Ayşe, Bahtınur'u uyandırmıştı, ama diğer arkadaşları Dicle'nin başına toplanmış onun uyanması için uğraşıyorlardı.

''İyi misin canım'' diye sordu Ayşe. Kendine gelmeye başlayan Bahtınur'un kulağına yaklaşarak. ''Korkuttunuz kuzum bizi.'' Diye devam etti sözüne. Bahtınur bir taraftan Ayşe'yi dinliyor, bir taraftan Dicle'yi uyandırmaya çalışan kalabalığı izliyordu.

''İyiyim canım. Ama Dicle'ye ne oldu.''

Dicle, diğer arkadaşları gibi başını masaya yaslamış, ama ritüel bittikten sonra geri kaldırmamıştı. İlk başta uyuya kaldıklarını sanan arkadaşları hafiften seslenmişler, ama burnundan kan ve ağzından köpük geldiğini fark ettiklerinde, uyuma değil; baygınlık ve nöbet geçirdiğini anlamışlardı.

Bahtınur hemen yerinden kalkıp Dicle'nin yanına koştu. Dicle hızlı nefes alıyor, nabzı hızlı atıyor ve aşırı derecede titriyordu. Birkaç kişinin yardımıyla arabaya yükleyip en yakın hastaneye götürdüler. Götürdükleri hastane, ciddi bir durum olabilme ihtimaline karşılık, daha büyük bir hastaneye sevk etti.

Dicle'nin şoka girdiğini söylemişlerdi doktorlar. Tansiyonun ve şekerinin yükseldiğini, kalp atışlarının neredeyse iki katına çıktığını bildirmişlerdi. Aşırı heyecan ve korkudan dolayı bayıldığını, kanın gelmesini de, tansiyonun çıkmasına bağlamışlardı.

Üç gün boyunca yoğun bakımda kendine tam gelememiş bir vaziyette yatmış, üçüncü günün sonunda gözlerini açabilmişti.

Dicle, İlk günün sonunda kendisine gelemeyince, ailesine haber etmişti arkadaşları. Gözü yaşlı annesi, kızının başından hiç ayrılmıyor. Sadece Namaz vakitlerinde mescide gidip, namazını kılıp geri geliyordu. Ara ara kendine gelip gözlerini açsa da, tekrar yine kendinden geçiyordu Dicle. Üçüncü günün sonunda, tam olarak kendine gelebilmişti.

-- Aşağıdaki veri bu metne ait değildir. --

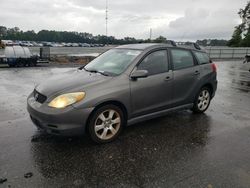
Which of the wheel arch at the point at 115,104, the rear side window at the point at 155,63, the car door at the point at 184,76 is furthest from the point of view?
the car door at the point at 184,76

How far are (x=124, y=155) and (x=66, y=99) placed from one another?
127 cm

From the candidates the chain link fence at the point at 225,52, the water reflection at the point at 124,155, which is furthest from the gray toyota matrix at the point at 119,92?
the chain link fence at the point at 225,52

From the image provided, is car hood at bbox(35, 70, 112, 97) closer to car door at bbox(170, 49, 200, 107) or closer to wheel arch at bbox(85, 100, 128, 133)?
wheel arch at bbox(85, 100, 128, 133)

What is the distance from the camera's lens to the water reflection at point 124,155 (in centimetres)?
331

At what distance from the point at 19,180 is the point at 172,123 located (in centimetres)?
334

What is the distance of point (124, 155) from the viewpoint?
3936mm

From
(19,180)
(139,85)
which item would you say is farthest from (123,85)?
(19,180)

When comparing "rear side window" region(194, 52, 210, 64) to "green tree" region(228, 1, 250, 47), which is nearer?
"rear side window" region(194, 52, 210, 64)

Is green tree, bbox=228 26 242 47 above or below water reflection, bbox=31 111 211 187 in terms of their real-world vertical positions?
above

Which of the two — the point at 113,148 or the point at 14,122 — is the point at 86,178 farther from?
the point at 14,122

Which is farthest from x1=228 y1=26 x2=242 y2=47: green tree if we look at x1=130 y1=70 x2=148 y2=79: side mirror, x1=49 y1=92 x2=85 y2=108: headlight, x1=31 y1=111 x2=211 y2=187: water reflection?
x1=49 y1=92 x2=85 y2=108: headlight

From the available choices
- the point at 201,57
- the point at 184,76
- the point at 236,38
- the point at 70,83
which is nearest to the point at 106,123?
the point at 70,83

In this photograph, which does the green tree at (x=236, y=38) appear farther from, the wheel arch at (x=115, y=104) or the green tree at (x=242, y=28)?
the wheel arch at (x=115, y=104)

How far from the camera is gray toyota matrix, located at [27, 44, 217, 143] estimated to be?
3977 millimetres
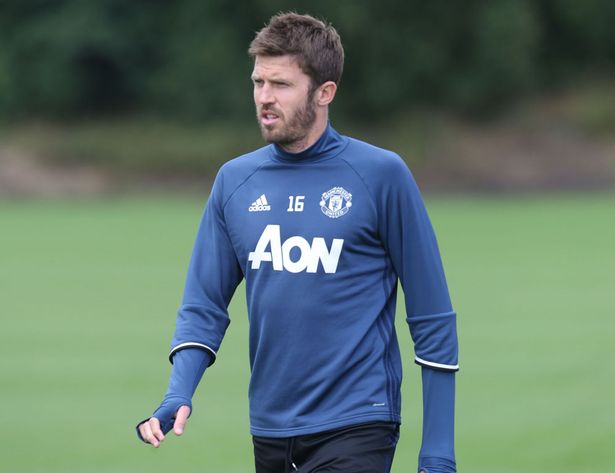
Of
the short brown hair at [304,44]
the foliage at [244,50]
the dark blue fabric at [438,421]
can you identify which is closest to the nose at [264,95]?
the short brown hair at [304,44]

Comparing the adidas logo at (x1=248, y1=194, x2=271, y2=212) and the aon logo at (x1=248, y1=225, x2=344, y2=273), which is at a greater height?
the adidas logo at (x1=248, y1=194, x2=271, y2=212)

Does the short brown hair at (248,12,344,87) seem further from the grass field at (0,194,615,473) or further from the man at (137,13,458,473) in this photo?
the grass field at (0,194,615,473)

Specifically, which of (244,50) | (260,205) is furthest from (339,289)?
(244,50)

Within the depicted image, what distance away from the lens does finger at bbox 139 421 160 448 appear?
14.2ft

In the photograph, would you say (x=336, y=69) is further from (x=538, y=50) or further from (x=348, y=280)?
(x=538, y=50)

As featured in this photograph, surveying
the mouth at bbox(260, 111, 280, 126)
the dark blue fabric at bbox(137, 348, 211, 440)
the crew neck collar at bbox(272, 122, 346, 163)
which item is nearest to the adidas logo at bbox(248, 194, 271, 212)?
the crew neck collar at bbox(272, 122, 346, 163)

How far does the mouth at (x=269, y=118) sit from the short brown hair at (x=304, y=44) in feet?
0.55

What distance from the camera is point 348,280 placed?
4480 millimetres

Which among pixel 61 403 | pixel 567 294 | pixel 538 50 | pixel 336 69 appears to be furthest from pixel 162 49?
pixel 336 69

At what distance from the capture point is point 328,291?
14.7 feet

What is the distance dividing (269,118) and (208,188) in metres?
39.9

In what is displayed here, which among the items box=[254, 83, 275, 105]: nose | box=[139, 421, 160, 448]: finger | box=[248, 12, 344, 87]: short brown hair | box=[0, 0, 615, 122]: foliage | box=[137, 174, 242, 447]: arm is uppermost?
box=[0, 0, 615, 122]: foliage

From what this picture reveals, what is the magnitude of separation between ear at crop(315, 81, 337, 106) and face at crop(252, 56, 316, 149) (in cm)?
5

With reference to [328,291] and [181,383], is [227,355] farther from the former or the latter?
[328,291]
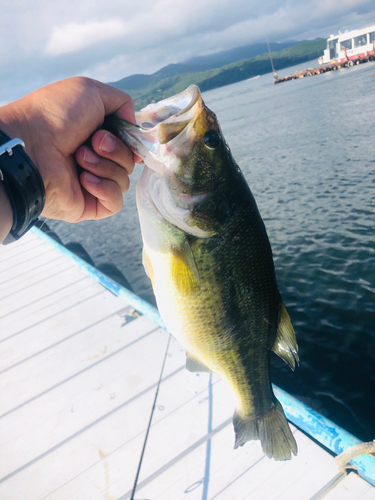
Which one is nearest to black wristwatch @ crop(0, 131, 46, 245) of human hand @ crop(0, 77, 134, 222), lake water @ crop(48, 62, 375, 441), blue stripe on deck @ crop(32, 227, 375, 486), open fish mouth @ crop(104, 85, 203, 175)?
human hand @ crop(0, 77, 134, 222)

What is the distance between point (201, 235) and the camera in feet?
6.10

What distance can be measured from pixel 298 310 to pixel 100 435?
631cm

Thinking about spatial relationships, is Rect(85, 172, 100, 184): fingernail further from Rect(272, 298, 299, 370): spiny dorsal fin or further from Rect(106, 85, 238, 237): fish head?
Rect(272, 298, 299, 370): spiny dorsal fin

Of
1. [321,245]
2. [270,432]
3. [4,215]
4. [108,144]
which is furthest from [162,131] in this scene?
[321,245]

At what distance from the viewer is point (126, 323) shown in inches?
206

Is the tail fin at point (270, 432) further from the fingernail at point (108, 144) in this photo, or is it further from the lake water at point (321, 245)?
the lake water at point (321, 245)

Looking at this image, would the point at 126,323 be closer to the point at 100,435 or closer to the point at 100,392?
the point at 100,392

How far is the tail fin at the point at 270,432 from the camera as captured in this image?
2174 mm

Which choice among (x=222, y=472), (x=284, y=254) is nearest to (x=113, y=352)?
(x=222, y=472)

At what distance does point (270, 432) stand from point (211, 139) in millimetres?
1853

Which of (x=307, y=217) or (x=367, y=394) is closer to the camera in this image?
(x=367, y=394)

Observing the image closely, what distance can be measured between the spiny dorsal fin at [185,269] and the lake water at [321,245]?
5.52m

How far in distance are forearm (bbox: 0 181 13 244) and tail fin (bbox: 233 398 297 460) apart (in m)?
1.83

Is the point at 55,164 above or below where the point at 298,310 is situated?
above
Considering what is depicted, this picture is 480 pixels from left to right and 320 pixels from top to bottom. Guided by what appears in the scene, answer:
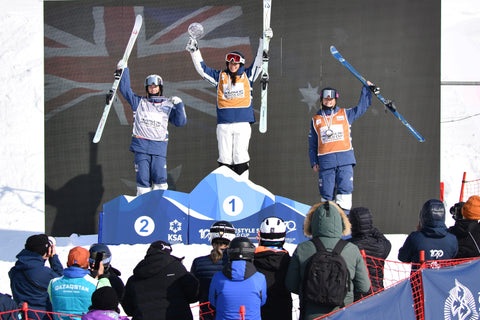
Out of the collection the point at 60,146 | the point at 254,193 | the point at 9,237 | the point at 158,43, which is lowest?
the point at 9,237

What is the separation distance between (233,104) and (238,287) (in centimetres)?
401

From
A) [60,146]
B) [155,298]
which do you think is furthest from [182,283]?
[60,146]

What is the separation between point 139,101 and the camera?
22.9 ft

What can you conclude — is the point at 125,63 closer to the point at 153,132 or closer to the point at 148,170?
the point at 153,132

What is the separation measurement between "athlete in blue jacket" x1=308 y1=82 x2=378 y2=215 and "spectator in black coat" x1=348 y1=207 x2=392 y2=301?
2.97 m

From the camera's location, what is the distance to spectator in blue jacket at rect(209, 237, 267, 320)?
122 inches

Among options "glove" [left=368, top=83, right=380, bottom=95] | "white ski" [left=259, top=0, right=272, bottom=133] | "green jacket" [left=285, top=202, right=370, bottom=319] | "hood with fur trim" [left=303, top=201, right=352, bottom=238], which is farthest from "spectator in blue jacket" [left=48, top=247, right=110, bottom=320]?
"glove" [left=368, top=83, right=380, bottom=95]

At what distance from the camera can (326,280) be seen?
10.3 ft

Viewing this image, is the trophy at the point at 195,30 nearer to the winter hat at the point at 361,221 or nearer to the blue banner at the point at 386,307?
the winter hat at the point at 361,221

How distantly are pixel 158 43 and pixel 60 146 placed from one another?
170 centimetres

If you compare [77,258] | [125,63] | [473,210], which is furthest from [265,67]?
[77,258]

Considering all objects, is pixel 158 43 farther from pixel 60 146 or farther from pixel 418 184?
pixel 418 184

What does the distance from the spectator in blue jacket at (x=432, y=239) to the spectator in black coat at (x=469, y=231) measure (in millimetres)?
262

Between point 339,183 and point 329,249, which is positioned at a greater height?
point 339,183
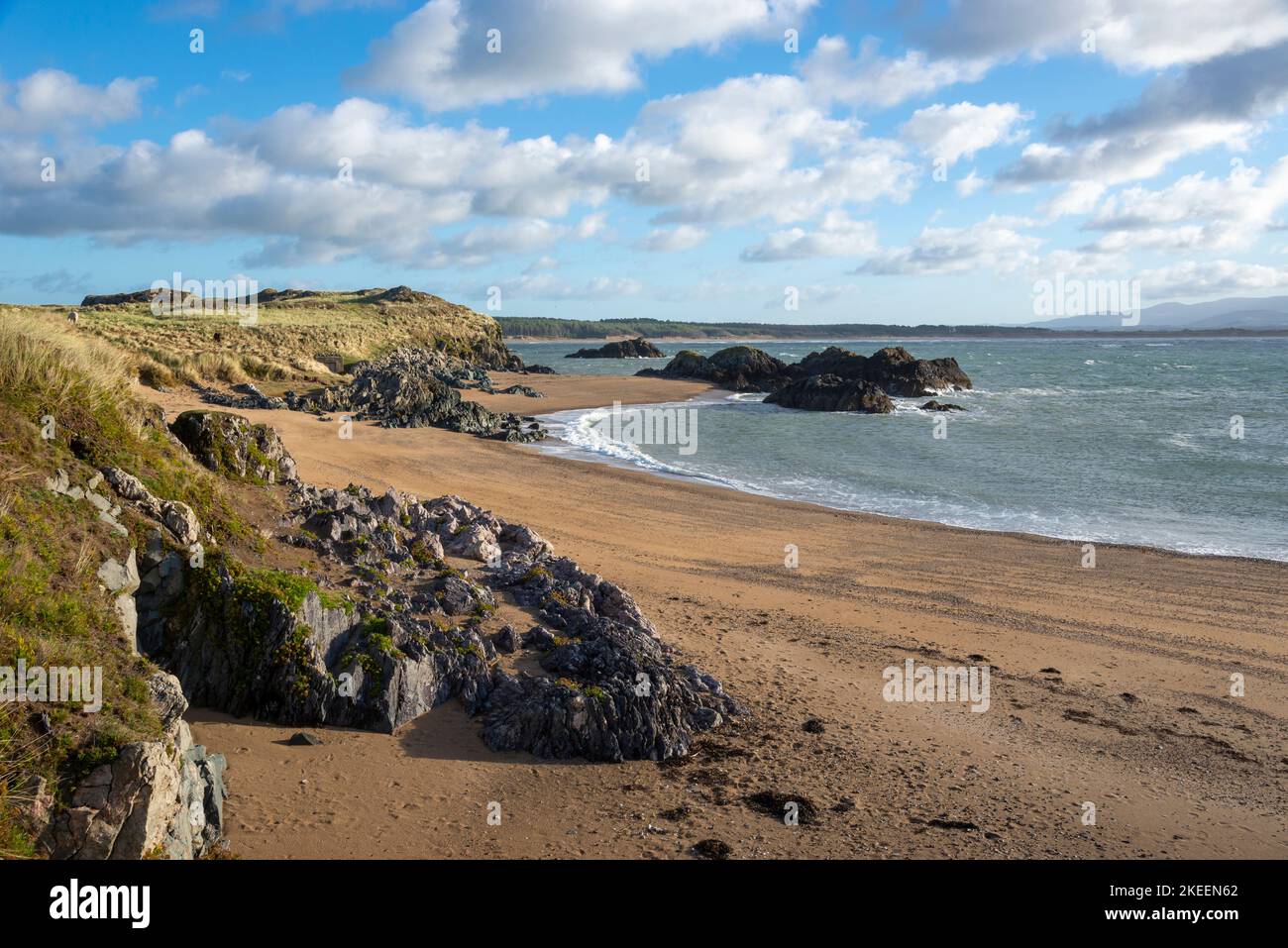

''Dicle, nasıl oldun canım kızım. Güzel kuzum benim''

Bu sual, üç günden beridir yoğun bakımda yatan ve anca yeni yeni kendisine gelmeye başlayan Dicle'nin; şefkat ve üzüntüyle kızını izleyen, perişan haldeki annesindendi. Ufak bir namaz arası vermiş ve dönüşte, biricik kuzusunun gözlerinin açıp, kendisine gelmeye başladığını görünce sevinçten ne yapacağını bilememiş ve heyecanla bunları söylemişti.

''İyiyim canım annem iyiyim, korkmayın'' diye cevap verdi Dicle. Yerinden doğrulup, gözü yaşlanmış annesinin, yaşlı gözlerine bakarak.

İki günde normal odada kaldıktan sonra taburcu ettiler Dicle'yi. Ailesi bir hafta kadar daha kaldı kızlarıyla beraber. Tam iyi olduğuna kanaat getirmeden dönmemişlerdi memleketlerine. Bu bir hafta zarfında, tam teşekküllü bir hastanede, tüm vücut taraması yapılmış, ama ciddi bir bulguya rastlanmamıştı. Fakat son bir aydır Dicle'nin mutsuz, tedirgin ve durgun olması, ara sıra burnunun kanaması ve en sonda bu olayın yaşanması, aslında ciddi bir durumunun olduğunu gösteriyordu.

***

2 hafta sonra Cumartesi sabahı

Tüm kızlar erkenden kalkıp, kahvaltı yapmak için dışarı çıktılar. Normalde hafta sonları kendileri evde kahvaltılarını yaparlardı. Ama bu cumartesi bir değişik olsun diye kahvaltıyı dışarı da yapacaklar ve gün boyu İstanbul'un güzel yerlerini gezeceklerdi.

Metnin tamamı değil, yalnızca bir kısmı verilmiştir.